A Índia iniciou a abertura de seu setor de energia nuclear ao investimento privado com a divulgação de um projeto de lei pelo Departamento de Energia Atômica. A medida encerra décadas de domínio estatal na indústria e visa apoiar a meta de emissões líquidas zero até 2070.
As regras, divulgadas na última sexta-feira, seguem a reformulação das leis nucleares pelo Parlamento indiano. A legislação, chamada Lei SHANTI, extinguiu o monopólio estatal na geração nuclear e alterou disposições sobre responsabilidade civil, um ponto que antes preocupava investidores.
O primeiro-ministro Narendra Modi declarou, em discurso pelo Dia da Independência, a intenção do país de colocar cinco novos reatores nucleares em operação em seis a sete anos. O projeto estabelece um quadro para que empresas privadas construam, operem e desativem usinas, cobrindo licenciamento, segurança, gestão de resíduos e armazenamento de combustível usado.

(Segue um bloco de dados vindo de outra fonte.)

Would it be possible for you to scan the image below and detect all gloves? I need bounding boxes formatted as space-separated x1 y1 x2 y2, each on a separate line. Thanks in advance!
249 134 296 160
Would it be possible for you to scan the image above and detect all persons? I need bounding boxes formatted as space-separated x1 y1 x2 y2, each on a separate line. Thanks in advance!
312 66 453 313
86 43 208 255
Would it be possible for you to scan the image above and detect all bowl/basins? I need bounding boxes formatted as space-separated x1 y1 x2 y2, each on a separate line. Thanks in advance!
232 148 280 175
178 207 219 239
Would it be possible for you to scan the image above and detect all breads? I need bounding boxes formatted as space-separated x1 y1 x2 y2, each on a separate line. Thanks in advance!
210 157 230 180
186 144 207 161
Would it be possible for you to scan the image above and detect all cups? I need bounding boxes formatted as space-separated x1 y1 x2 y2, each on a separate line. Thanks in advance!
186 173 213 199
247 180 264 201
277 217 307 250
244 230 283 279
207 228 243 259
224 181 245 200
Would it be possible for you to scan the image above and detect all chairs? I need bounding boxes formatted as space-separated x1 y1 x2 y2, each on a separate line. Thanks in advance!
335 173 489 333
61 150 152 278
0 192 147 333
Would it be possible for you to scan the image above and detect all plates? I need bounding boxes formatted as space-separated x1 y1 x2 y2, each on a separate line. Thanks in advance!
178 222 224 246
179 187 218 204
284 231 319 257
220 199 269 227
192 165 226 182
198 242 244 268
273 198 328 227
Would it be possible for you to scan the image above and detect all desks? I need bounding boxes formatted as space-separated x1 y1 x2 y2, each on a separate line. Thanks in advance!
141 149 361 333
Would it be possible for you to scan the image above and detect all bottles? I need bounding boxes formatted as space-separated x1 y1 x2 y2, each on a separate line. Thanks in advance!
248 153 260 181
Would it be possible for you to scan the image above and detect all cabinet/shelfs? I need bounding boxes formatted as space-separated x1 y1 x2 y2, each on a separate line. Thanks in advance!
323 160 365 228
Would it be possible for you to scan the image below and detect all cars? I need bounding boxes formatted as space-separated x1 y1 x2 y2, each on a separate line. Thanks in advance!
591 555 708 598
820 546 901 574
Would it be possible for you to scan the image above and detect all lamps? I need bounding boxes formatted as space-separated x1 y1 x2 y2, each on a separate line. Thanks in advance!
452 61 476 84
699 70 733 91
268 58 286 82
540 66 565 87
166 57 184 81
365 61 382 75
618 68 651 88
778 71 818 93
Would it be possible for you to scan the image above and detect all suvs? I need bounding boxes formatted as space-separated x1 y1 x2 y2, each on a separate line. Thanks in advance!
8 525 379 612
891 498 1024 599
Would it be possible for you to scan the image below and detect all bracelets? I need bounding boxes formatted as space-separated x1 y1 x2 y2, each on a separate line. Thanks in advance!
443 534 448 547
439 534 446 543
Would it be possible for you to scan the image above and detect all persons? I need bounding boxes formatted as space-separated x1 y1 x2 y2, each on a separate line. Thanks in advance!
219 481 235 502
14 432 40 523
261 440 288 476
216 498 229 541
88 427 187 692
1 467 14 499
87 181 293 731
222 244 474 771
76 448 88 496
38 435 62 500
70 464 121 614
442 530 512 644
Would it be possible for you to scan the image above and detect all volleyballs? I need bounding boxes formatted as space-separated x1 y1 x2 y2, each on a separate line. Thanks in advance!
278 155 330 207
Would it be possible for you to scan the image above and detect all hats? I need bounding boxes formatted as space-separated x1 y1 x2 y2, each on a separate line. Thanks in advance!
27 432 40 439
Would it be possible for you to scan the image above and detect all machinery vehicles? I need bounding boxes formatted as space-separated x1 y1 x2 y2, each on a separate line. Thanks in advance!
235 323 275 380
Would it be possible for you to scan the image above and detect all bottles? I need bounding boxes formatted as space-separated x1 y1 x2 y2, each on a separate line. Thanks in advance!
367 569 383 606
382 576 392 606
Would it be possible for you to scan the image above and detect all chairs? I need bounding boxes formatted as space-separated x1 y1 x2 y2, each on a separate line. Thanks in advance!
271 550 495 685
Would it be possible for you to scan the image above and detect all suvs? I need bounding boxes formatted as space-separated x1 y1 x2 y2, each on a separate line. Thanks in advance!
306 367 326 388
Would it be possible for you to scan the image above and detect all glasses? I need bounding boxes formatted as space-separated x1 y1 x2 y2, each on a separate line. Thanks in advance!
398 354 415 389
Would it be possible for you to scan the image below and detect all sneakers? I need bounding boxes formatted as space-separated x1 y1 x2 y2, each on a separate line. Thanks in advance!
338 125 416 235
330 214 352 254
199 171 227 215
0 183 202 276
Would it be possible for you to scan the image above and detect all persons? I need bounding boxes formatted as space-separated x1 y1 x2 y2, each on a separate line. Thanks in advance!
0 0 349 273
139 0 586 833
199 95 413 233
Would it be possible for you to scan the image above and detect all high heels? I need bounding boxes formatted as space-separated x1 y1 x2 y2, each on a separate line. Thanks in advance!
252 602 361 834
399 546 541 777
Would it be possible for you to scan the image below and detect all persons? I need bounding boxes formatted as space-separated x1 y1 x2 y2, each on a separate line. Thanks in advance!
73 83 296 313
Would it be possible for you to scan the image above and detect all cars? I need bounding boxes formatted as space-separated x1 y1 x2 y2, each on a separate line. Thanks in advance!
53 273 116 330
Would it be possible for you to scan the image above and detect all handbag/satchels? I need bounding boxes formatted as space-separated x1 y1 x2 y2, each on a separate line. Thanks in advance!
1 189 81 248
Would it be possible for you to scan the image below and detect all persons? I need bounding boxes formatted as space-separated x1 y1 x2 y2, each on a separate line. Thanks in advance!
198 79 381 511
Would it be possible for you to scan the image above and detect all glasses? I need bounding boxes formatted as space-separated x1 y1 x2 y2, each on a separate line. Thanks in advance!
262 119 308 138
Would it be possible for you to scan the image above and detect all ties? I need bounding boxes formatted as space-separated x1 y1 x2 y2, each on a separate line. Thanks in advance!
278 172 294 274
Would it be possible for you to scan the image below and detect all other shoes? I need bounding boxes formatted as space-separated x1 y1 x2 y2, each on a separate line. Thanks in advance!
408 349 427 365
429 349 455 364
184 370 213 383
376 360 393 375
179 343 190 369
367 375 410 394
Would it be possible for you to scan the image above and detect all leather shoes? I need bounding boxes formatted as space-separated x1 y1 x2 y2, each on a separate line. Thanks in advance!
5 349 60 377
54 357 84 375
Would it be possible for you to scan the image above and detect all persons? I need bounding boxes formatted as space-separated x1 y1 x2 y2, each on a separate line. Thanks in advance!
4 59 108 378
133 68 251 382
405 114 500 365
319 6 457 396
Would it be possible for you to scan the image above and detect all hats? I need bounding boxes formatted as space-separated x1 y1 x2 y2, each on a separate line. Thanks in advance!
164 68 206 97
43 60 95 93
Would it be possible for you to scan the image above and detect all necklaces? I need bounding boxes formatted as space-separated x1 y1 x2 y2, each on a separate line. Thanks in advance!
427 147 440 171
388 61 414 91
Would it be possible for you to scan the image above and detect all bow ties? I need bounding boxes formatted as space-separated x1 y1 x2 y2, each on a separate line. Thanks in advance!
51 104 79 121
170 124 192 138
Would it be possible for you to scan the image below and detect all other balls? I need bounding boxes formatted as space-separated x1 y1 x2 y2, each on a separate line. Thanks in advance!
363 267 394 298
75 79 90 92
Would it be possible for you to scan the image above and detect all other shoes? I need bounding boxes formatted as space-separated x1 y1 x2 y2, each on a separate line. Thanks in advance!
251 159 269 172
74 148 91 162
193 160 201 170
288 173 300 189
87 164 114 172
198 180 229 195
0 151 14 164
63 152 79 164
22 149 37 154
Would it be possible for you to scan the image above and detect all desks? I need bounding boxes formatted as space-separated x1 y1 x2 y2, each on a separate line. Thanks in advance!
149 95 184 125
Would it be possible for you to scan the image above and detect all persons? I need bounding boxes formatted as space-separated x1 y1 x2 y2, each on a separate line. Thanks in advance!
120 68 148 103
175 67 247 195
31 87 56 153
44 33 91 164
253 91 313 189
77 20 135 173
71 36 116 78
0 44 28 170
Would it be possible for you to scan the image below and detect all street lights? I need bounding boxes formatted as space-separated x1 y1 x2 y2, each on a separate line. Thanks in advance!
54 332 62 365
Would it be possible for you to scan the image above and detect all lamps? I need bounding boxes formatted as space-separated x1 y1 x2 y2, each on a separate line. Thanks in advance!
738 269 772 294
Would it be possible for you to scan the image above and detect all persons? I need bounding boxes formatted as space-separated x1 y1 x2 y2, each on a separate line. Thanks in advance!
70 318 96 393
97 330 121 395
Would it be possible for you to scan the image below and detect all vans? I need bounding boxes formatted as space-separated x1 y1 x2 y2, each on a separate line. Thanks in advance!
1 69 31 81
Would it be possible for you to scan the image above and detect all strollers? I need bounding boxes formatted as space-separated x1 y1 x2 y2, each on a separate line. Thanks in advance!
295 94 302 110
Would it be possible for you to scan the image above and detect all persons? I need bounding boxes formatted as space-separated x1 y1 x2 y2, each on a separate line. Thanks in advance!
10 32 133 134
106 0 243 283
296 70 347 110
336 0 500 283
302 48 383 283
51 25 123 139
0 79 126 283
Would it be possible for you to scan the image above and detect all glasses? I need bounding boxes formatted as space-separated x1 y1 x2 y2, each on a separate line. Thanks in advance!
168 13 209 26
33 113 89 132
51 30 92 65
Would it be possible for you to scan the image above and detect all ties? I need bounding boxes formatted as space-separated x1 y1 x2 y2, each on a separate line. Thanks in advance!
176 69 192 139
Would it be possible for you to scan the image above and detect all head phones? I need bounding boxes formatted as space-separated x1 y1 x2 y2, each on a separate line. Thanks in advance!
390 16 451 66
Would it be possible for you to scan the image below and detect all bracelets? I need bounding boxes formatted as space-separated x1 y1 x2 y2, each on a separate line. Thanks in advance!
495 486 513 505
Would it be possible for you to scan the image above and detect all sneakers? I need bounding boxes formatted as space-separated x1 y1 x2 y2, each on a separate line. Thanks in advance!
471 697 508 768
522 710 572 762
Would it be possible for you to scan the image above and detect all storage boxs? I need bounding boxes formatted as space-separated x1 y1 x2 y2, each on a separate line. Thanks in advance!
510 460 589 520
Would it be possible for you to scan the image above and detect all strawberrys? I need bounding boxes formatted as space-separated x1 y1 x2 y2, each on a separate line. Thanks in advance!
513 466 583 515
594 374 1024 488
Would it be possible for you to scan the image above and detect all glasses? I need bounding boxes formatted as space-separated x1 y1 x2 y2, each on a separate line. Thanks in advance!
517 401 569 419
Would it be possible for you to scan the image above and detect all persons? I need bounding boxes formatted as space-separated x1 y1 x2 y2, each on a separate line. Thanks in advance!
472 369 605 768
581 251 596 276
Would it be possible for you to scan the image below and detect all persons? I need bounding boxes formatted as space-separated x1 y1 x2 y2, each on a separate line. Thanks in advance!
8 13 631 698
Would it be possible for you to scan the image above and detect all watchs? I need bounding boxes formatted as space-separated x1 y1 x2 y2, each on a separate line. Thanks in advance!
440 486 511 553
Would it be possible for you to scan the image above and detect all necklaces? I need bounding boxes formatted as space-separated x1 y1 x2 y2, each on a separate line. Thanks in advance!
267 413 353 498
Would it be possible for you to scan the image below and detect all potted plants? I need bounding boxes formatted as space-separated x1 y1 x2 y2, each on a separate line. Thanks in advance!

O governo indiano estabeleceu como meta expandir a capacidade nuclear em onze vezes, totalizando 100 gigawatts até 2047. A minuta das regras está aberta a consulta pública até quatro de setembro.
Enquanto isso, no Brasil, a usina nuclear de Angra 3 permanece incerta. Apesar de ter dois terços das obras físicas concluídas, o empreendimento exige novo estudo técnico, econômico e jurídico pelo Banco Nacional de Desenvolvimento Econômico e Social (BNDES), após paralisação em dois mil e quinze.